While the attitude of the bloggers towards how much of their life they reveal online might have changed in the six years after The Future of Reputation was published, there is no tendency for an alteration in the innate curiosity for juicy details from other people’s lives. If Jessica Cutler had decided to write about trees in the Siberian subarctic instead of her sexual escapades, her blog would not have been shared as much and it would definitely not reach the popularity it did. This, of course, does not mean that people are interested only in other people’s lives; yet the “contagious” aspect of the piece of information seems to grow proportionally with the level of disclosure.
Solove offers another explanation for the popularity of such blogs: the public self has a reputation of being less genuine than the private self (68).
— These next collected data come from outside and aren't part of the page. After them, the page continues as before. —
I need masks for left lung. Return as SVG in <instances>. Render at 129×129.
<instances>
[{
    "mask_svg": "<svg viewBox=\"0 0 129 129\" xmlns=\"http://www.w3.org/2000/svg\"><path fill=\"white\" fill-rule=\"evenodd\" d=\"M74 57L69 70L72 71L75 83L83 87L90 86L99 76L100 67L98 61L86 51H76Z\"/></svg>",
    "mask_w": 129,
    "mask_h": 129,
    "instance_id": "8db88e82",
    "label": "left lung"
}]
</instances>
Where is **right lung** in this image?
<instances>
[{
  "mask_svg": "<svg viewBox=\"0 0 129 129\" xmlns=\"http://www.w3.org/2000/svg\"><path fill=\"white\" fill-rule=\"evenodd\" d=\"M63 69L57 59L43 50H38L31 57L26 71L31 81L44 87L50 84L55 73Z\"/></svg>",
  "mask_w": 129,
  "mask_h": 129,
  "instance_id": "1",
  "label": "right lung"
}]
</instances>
In other words, the fact that people do not reveal everything about themselves is often interpreted as artificiality. This claim makes those who feel comfortable with sharing everything from their lives more popular, since they are seen as “the real thing”. And if the information happens to be of the kind Jessica decided to share, the number of views would increase even more rapidly.
Whereas the opportunity not to disclose some information is seen by Solove as an advantage, as it allows no negative influence of the past mistakes on the present (72), the “members of Facebook’s radical transparency camp” mentioned in The Facebook Effect are convinced that the level of tolerance in the society will raise if people shared more. They claim that if we are able to read everything about everybody, we will realize that everybody has done embarrassing things, which will lead to a more tolerant society (Kirkpatrick 211). I wonder what this new society would consider “sticky” information.
Works cited:
Solove, Daniel J. “Gossip and the Virtues of Knowing Less.” The Future of Reputation: Gossip, Rumor, and Privacy on the Internet. New Haven, CT: Yale University Press, 2007. 50-75. Print.